Text section start
Some discussion these last weeks about choices for post-16 home ed kids. What next? Work? College? Loafing about? So many things to do!
I'll chip in, for the benefit of family and friends, and to cause pain to one wing of my extended family who, let's face it, are basically Scared by Strange, aka Tiger, Squirrel and Shark. Home educated all their life? How is that possible?
Then here's the choice of three typical home ed kids aged 16
Squirrel. Last seen heading off outdoors. She visited the nearest Agricultural College to look up courses in forest management. The lure of the chainsaw is strong. Visits beckon, to pig farms and silos. Discussions about badgers and tractors. We have started listening to The Archers. Maybe she can marry a farmer.
But Squirrel cannot decide between Outdoors, or Art. When Not Outdoors, she is found cutting things up and sticking and gluing and composing very fine sketchbooks. From my consensus-seeking view, I have reminded her that many dedicated and original artists work outdoors! Howabout our local Linda Johns! Anyway, Squirrel is taking a year to think and to apply somewhere for a course in something for 2017. Whatever Squirrel chooses, I have promised her close involvement with a falcon.
By-the-bye, Squirrel has a clutch of IGCSEs at Grade A. At school, I strongly suspect this quiet academic industry would have condemned her to No Choice. The staff would have discounted Art (not a real subject). Squirrel's aspirations to living off-grid in a wood wouldn't blip on their radar. No, they would have geared her into 3 academic A-Levels and then 50 grand's worth of debt in a subject she didn't, at heart, want to study, because, basically, she wants to live outdoors while sticking and gluing and that, to my mind, is fantastic way to live.
Text section end
Input rows start
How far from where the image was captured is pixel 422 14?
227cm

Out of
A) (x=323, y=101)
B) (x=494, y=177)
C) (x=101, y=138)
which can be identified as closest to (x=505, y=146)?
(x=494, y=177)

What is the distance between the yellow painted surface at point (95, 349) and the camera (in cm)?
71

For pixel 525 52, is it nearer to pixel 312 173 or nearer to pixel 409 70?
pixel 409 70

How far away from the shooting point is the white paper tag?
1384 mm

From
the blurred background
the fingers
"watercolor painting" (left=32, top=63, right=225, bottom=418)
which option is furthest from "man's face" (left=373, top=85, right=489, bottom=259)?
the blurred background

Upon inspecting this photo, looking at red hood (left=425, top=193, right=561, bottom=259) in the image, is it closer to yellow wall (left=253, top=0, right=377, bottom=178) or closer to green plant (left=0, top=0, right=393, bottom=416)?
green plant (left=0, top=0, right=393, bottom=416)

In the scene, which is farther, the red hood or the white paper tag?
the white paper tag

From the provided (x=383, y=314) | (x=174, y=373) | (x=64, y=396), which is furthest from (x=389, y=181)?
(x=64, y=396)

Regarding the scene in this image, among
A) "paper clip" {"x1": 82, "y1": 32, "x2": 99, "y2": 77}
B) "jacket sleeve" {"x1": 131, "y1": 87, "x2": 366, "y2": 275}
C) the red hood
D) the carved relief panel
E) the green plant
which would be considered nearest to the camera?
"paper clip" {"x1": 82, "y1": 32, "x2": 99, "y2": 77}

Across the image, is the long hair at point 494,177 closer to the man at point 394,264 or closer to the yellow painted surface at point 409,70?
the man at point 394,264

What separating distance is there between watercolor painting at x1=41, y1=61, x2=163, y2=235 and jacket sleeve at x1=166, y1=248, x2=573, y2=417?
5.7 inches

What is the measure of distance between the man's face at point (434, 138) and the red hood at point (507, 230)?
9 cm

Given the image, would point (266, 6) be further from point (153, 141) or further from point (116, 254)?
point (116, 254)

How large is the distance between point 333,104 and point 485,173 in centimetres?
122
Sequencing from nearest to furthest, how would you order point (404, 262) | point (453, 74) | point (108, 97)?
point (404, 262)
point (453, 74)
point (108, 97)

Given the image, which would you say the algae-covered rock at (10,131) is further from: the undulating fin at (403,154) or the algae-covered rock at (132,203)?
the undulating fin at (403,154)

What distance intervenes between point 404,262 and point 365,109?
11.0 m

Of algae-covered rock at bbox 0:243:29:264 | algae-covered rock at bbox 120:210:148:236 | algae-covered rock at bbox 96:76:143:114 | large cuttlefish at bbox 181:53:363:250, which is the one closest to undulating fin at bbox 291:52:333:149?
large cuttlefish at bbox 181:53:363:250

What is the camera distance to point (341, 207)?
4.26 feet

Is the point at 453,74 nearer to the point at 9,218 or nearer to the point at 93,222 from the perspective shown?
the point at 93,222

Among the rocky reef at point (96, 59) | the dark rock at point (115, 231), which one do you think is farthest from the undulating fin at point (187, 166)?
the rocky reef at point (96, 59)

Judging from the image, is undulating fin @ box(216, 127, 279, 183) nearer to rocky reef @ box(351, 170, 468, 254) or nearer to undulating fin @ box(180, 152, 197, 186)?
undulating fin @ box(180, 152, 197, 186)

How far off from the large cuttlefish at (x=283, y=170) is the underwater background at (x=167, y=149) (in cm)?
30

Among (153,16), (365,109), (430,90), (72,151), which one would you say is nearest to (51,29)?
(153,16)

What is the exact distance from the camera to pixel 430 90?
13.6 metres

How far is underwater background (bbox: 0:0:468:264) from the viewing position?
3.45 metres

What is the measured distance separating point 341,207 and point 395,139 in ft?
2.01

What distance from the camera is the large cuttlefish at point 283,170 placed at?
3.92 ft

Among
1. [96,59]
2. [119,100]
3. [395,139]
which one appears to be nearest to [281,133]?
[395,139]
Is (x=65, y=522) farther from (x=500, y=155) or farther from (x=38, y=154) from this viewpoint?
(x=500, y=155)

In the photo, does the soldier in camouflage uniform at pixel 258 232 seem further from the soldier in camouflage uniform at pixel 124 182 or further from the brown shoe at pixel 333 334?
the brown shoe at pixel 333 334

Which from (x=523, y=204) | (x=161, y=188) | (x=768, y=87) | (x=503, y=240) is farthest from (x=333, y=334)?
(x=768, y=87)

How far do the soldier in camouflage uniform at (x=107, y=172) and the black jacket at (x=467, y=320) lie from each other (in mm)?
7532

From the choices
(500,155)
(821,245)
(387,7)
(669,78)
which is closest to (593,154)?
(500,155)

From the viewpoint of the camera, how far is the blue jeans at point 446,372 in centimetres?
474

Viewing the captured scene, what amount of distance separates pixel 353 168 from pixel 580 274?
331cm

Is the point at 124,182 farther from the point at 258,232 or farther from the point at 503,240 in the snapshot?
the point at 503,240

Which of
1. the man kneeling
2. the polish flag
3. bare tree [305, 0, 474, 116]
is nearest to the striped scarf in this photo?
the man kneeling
Input rows end
Directive 1
In the post about home education, what grade did Squirrel get in her IGCSEs?
Directive 2
Rewrite the records starting at the line that has "Which from (x=523, y=204)" and stopping at their final line, substituting "nearest" for "closest" and leaving everything else unchanged.

Expected answer 1
Grade A

Expected answer 2
Which from (x=523, y=204) | (x=161, y=188) | (x=768, y=87) | (x=503, y=240) is farthest from (x=333, y=334)?
(x=768, y=87)

How far do the soldier in camouflage uniform at (x=107, y=172) and the black jacket at (x=467, y=320) lie from each other (in mm)?
7532

From the choices
(500,155)
(821,245)
(387,7)
(669,78)
which is nearest to (593,154)?
(500,155)

From the viewpoint of the camera, how far is the blue jeans at point 446,372 in centimetres?
474

Viewing the captured scene, what amount of distance separates pixel 353 168 from pixel 580 274?
331cm

Is the point at 124,182 farther from the point at 258,232 or farther from the point at 503,240 in the snapshot?
the point at 503,240

Which of
1. the man kneeling
2. the polish flag
3. bare tree [305, 0, 474, 116]
is nearest to the striped scarf in this photo?
the man kneeling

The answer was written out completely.